**About this exercise**.
Please repeat the listing exactly, starting at its first line and stopping after the line that contains "genus: Pekania".

^^^^^^^^^^^^^^^^

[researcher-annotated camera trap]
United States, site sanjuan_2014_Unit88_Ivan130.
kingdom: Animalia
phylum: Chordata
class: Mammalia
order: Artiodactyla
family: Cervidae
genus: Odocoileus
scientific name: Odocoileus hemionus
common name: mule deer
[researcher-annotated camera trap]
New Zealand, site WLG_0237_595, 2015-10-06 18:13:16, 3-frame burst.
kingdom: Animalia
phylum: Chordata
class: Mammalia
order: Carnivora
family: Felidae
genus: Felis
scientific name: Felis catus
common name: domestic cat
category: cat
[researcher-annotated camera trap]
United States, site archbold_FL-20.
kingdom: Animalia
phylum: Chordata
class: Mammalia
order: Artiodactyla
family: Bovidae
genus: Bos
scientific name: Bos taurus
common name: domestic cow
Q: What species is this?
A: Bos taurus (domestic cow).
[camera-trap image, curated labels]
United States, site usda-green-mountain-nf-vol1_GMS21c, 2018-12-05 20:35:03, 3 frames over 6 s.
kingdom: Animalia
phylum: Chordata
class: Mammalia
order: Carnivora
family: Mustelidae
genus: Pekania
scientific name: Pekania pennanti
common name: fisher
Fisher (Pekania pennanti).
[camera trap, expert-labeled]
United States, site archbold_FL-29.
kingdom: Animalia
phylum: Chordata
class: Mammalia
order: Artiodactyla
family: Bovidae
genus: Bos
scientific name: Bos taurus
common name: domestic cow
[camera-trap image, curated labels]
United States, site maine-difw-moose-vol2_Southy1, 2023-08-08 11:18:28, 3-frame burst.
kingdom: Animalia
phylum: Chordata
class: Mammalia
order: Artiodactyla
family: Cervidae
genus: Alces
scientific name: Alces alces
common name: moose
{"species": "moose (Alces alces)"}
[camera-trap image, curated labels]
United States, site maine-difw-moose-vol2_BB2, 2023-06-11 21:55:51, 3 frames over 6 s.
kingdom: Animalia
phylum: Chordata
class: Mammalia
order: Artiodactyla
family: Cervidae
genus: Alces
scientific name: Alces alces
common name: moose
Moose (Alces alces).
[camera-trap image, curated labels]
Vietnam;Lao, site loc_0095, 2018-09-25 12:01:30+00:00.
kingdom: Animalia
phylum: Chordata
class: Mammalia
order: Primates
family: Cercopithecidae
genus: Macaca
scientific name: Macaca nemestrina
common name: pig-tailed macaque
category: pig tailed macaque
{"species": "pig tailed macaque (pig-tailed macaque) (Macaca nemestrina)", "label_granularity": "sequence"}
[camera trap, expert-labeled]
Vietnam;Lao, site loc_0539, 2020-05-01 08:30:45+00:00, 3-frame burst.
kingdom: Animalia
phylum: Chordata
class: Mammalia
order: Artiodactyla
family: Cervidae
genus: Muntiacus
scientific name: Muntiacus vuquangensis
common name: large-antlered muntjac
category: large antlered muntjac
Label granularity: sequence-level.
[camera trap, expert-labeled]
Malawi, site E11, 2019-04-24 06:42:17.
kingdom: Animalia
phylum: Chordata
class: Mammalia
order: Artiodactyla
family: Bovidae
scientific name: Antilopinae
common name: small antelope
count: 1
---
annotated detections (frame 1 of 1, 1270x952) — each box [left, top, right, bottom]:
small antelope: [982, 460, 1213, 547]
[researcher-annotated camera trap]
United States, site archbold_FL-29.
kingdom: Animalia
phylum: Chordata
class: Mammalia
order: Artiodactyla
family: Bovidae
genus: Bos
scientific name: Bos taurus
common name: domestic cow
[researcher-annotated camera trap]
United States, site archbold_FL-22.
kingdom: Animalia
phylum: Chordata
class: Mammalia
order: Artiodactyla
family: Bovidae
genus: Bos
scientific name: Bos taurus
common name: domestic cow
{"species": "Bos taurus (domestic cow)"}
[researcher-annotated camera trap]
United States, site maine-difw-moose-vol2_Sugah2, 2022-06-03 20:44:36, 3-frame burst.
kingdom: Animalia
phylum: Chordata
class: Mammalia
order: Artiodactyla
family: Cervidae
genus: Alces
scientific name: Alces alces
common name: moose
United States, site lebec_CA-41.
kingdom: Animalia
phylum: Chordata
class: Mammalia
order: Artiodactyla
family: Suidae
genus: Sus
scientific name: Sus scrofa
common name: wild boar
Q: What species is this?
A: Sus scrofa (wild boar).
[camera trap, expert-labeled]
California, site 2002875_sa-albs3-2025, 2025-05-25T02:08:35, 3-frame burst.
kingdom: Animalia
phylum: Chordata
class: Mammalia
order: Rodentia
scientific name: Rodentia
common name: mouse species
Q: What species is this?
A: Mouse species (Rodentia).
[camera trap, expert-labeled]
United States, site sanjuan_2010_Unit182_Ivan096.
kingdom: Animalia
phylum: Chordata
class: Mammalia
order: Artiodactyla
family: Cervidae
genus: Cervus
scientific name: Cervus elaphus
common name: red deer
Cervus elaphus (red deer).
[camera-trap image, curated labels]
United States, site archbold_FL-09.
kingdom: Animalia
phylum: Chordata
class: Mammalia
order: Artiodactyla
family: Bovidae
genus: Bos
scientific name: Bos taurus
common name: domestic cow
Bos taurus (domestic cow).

^^^^^^^^^^^^^^^^

**Exercise answer**.
[researcher-annotated camera trap]
United States, site sanjuan_2014_Unit88_Ivan130.
kingdom: Animalia
phylum: Chordata
class: Mammalia
order: Artiodactyla
family: Cervidae
genus: Odocoileus
scientific name: Odocoileus hemionus
common name: mule deer
[researcher-annotated camera trap]
New Zealand, site WLG_0237_595, 2015-10-06 18:13:16, 3-frame burst.
kingdom: Animalia
phylum: Chordata
class: Mammalia
order: Carnivora
family: Felidae
genus: Felis
scientific name: Felis catus
common name: domestic cat
category: cat
[researcher-annotated camera trap]
United States, site archbold_FL-20.
kingdom: Animalia
phylum: Chordata
class: Mammalia
order: Artiodactyla
family: Bovidae
genus: Bos
scientific name: Bos taurus
common name: domestic cow
Q: What species is this?
A: Bos taurus (domestic cow).
[camera-trap image, curated labels]
United States, site usda-green-mountain-nf-vol1_GMS21c, 2018-12-05 20:35:03, 3 frames over 6 s.
kingdom: Animalia
phylum: Chordata
class: Mammalia
order: Carnivora
family: Mustelidae
genus: Pekania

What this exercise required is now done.